Specific Information about Cache Databases

This section contains information you have to take into account depending on the database you use to store cached data.

Amazon Athena

When using Athena to store cached data, take the following into account:

  • To use Amazon Athena as cache database, you have to enable Bulk Data Load to upload the data to S3.

  • In the tab, Read & Write, select Use bulk data load APIs and fill the fields Authentication type, AWS access key id, AWS secret access key, AWS IAM role ARN (optional), and the S3 Location. Otherwise, Virtual DataPort will not be able to cache data.

  • The AWS IAM role ARN is the Amazon Resource Name of the IAM role to be assumed by the user. It is an optional field. The role will grant the necessaries privileges to manage the AWS S3 bucket. The format of this value is arn:aws:iam::<awsAccountId>:role/<roleName>.

  • When using Athena as cache database, you can only enable the cache mode full on the views. If you enable partial cache, the data will not be cached.

Azure SQL Data Warehouse

The Azure SQL Data Warehouse data source as cache have some limitations:

  • Azure SQL Data Warehouse does not support unique indexes in tables.

  • Data movements and creating materialized tables cannot be performed within a transaction.

  • Binaries and complex type columns (arrays and registers) are limited to 8,000 bytes. If this size is exceeded during a cache load process, it will end with the error “String or binary data would be truncated”.

  • The only available isolation level is READ UNCOMMITTED.

Make sure that in the configuration of the cache, in the box Driver class path, the option mssql-jdbc-7.x is selected. Otherwise, some features may not work properly.

Presto

When using Presto to store cached data, take the following into account:

  • You can only use it when the data is stored in the Hadoop Distributed File System (HDFS).

  • In the tab, Read & Write, select Use bulk data load APIs and fill the fields HDFS URI and Hadoop executable location. Otherwise, Virtual DataPort will not be able to cache data.

  • When using Presto to store cached data, you must not select the cache mode Partial on a view. The data will not be cached.

  • Virtual DataPort transfers data into Presto using non-managed (external) Hive tables. By using external tables, the URI configured to upload the data files can be different than the location of the schema used for caching or perform data movements. Make sure the configuration property of Presto hive.non-managed-table-writes-enabled is true; otherwise, the process of storing data in Presto will fail. To restore the behavior of previous versions of Denodo (i.e. not using external tables), execute this:

    SET 'com.denodo.vdb.util.tablemanagement.sql.PrestoTableManager.useExternalTables'='false';
    

    You do not need to restart to apply this change.

Spark

During the process of invalidating the cache, some queries may fail if they are executed while a Parquet file is changing.

Yellowbrick

Yellowbrick supports two types of encoding for its databases: LATIN9 (default) and UTF-8. Keep in mind that Virtual DataPort can provide full support only to databases using encoding UTF-8. You can select the database encoding when creating the database using encoding = UTF-8.

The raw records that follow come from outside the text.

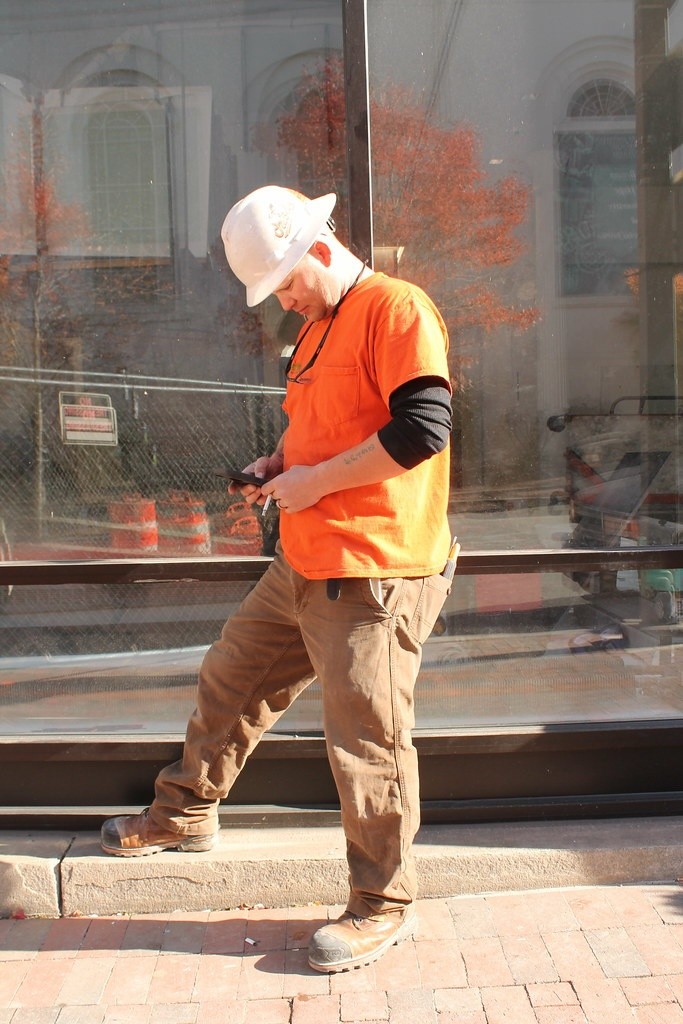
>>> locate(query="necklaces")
[284,257,370,384]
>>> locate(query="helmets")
[220,185,338,308]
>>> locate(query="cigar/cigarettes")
[262,493,272,517]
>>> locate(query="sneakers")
[308,894,417,974]
[100,807,219,858]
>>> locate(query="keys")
[327,579,341,600]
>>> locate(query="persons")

If a database with encoding LATIN9 is used as a cache data source, data from invalid characters may be lost when caching from other data sources.

Databases with HDFS Storage

Databases that use HDFS storage (Hive, Impala, Presto, Spark and Databricks) only support full cache mode. Any view with partial cache will be ignored and behave as if it has no cache.

The temporary files are generated using snappy compression. If you want to change the Parquet files compression, then execute this command from the VQL Shell:

SET 'com.denodo.vdb.util.tablemanagement.sql.insertion.HdfsInsertWorker.parquet.compression'
    = '<compression mechanism>';

The value of “<compression mechanism>” can be off (no compression), snappy, gzip or lzo.

You do not need to restart after changing this property.

The database needs to support the selected compression algorithm.

Generating these files compressed may speed up the process loading the cache of a view or a data movement. However, it may not be the case if the database is in the same local area network as the Denodo server because the transfer speed is high. It is possible that there is not any reduction in time and an increase of CPU usage by the Denodo server because it has to generate the files compressed.

Besides, these databases do only support Full Cache invalidation.